Four years ago, my family faced one of the hardest decisions we would ever have to make. It… Four years ago, my family faced one of the hardest decisions we would ever have to make. It was late October and I was a freshman at Pitt, still reeling from the immediate aftermath of Sept. 11, 2001. My mother was in the intensive care unit of Riddle Memorial Hospital, having suffered an aneurysm that had left her in a vegetative state. A machine was breathing for her, pumping in pure oxygen, while a man from an organ donation service lingered outside the ward.
When we made the choice to remove her from life support, we knew the brain damage she had suffered was irreversible, and that every day we waited would only make it worse. We also knew that she was pointedly opposed to any form of prolonged artificial respiration, especially if it meant denying vital organs to someone who needed them. She was that kind of person.
Until last week I knew very little about the details surrounding the Terri Schiavo controversy. I spent most of Tuesday afternoon reading up on it, and what I learned left me completely stunned. Compared to the personal hell that the Schiavo and Schindler families have endured for the last decade and a half, my family seems to have been let off relatively easy.
I have a picture on my desk of Terri Schiavo, taken many years before the heart attack that put her in the hospital. Her smile is flawless — the kind a dentist would photograph to hang in his waiting room. She was beautiful back then, despite having battled serious weight problems as a teen.
If more photos like this one had been circulated during the last couple of weeks, people might understand the true difference between who Terri Schiavo once was and the shell of her former self that she has become. But the media doesn’t want us to focus on Terri Schiavo’s humanity. They’d rather view her as a prism through which they can safely debate polarizing issues of public policy.
Some think that keeping Schiavo alive will promote a “culture of life” and protect the civil rights of those unable to do so for themselves. Others claim this is yet another example of a power-intoxicated administration trampling over federalism.
The Village Voice called the most recent vote in the House a “great victory for the Christian right” while the National Review denounced one of Schiavo’s doctors, who approved of removing her feeding tube, as a “right-to-die zealot.”
By now, we should be keen enough to recognize when the hydraulics of political spin are put into motion, such as when FOX News invites six anti-abortion talking heads to lecture unabated on “Hannity and Colmes.”
We need to resist the urge to buy into the panic and the relentless assault of sensationalism that the mainstream media is trying to sell us.
Terri Schiavo is the exception to an otherwise perfectly functioning rule. The system works fine the way it is, and there is no need for change. Nearly every poll that has been conducted shows the public is firmly on the side of Michael Schiavo. We don’t need legislation to protect our right to life. We can begin tonight, by telling our friends and loved ones under what conditions we would desire to be kept alive.
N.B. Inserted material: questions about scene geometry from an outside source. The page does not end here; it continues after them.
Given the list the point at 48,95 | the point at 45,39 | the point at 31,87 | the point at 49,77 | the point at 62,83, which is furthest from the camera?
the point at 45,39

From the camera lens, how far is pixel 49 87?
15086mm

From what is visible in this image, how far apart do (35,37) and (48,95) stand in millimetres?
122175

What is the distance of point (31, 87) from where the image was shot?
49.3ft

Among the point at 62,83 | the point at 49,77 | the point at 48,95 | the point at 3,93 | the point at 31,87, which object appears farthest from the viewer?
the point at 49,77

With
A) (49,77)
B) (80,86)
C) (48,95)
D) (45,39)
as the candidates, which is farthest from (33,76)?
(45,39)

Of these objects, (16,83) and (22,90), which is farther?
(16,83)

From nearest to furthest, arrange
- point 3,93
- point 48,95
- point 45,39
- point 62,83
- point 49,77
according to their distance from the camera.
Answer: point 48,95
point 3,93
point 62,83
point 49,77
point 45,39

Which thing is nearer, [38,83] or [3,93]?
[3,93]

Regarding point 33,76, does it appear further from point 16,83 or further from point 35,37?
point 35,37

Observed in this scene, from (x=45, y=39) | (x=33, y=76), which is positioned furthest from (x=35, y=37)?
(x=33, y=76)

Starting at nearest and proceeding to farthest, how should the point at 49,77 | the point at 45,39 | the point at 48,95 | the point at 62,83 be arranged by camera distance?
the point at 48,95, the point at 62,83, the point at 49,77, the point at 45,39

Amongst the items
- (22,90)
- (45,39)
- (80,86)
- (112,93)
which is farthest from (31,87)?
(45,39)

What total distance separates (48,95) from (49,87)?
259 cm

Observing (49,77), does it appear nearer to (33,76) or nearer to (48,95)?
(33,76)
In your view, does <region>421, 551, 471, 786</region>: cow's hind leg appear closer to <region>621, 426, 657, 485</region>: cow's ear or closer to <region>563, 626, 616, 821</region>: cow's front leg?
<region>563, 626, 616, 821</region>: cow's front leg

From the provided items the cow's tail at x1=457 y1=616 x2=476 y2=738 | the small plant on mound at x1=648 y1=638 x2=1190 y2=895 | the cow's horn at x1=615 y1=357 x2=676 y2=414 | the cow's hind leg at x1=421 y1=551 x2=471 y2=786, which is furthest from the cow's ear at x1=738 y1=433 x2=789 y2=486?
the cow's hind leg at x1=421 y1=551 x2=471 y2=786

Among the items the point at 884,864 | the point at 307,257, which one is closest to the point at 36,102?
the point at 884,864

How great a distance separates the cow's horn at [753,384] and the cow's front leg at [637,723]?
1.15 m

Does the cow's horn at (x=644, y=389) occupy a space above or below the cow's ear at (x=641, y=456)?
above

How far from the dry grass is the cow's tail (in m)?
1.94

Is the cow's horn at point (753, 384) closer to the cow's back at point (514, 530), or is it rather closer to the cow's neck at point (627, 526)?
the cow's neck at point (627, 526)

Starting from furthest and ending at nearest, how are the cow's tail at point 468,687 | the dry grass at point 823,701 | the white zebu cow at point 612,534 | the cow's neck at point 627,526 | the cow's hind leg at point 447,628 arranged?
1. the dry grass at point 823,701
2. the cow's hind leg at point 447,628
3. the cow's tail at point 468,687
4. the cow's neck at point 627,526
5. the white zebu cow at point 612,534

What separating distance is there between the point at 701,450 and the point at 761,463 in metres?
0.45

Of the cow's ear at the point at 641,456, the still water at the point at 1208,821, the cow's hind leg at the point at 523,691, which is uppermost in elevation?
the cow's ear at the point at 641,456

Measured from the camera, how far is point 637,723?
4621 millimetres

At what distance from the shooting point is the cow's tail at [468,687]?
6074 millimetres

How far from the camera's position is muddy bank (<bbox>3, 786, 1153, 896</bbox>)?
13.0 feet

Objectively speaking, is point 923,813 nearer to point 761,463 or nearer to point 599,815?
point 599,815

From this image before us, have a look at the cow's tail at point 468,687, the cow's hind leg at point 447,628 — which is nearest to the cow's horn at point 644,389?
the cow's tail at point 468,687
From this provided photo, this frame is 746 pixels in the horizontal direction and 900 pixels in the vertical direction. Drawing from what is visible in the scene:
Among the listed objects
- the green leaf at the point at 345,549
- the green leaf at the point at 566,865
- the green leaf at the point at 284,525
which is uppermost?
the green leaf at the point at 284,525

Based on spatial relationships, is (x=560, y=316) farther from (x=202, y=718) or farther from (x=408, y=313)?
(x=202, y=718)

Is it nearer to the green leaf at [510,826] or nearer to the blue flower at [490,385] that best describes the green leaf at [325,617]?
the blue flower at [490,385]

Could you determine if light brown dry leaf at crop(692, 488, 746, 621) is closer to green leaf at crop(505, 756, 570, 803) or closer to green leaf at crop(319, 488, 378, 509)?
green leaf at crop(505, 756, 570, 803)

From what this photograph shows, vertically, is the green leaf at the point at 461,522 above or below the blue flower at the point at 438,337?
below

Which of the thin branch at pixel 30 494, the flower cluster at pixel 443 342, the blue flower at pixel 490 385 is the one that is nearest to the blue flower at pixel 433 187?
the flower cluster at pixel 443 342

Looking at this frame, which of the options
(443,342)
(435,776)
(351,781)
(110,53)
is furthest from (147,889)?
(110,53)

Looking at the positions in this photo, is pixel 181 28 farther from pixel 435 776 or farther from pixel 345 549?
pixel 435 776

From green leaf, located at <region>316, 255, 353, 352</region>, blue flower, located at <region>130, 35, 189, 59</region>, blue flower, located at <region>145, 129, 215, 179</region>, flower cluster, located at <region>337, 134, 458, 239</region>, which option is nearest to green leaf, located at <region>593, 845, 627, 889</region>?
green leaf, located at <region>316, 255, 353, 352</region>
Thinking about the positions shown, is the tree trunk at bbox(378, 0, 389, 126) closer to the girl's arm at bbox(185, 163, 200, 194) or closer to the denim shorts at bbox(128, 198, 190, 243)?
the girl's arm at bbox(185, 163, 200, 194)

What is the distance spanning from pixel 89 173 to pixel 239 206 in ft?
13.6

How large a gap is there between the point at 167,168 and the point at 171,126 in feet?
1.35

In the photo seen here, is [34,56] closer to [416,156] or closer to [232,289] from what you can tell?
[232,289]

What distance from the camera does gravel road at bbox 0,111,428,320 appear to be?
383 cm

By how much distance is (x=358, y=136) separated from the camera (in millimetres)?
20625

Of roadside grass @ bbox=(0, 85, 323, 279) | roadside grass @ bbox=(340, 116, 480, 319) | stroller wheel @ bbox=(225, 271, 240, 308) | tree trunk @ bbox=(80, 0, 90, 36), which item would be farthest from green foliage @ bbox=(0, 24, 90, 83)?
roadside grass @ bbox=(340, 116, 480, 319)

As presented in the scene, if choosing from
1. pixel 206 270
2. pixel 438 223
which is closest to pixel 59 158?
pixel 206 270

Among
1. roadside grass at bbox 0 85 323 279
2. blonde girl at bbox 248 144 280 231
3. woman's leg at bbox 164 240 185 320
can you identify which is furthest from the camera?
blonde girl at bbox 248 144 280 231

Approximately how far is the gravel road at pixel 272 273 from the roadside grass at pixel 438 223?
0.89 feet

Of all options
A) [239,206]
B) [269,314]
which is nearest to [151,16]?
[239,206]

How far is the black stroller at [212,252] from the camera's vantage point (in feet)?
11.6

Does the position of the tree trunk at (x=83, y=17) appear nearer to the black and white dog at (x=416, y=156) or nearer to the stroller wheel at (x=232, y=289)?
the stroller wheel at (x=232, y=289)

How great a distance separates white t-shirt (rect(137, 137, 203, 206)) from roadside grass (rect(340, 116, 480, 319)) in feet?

Sadly, the Schiavos will not be afforded such a luxury. When Terri’s parents look at her, they don’t see the lifeless, unresponsive zombie that I see. They see the girl they used to know — the one smiling and laughing in my photograph and in all the others ranging from infancy to adulthood that pepper the front page of the Schiavo Foundation’s Web site. They see the girl they once drove to elementary school and sleepovers, to recitals and proms, whom they walked to the altar on her wedding day.
They probably don’t listen to the doctors who have performed complicated scans and found their daughter’s cerebral cortex to be completely destroyed, replaced with spinal fluid and atrophy.
I remember when my own family desperately railed against the same, cruel reality check — when the doctors informed us my mother wouldn’t pull through. We tried buying into our delusions that better doctors, a transfer of hospitals or a sudden leap of faith might make an inkling of difference, that the slightest tic or toe wiggle was evidence enough to give us hope. We saw what Terri’s parents still see.
But that is not what Terri’s husband sees. Michael Schiavo is brave enough to admit the truth. He knows the body on the bed is not his wife.
He’s waited 15 years for her to return, but Terri left him long ago, and she is never coming back.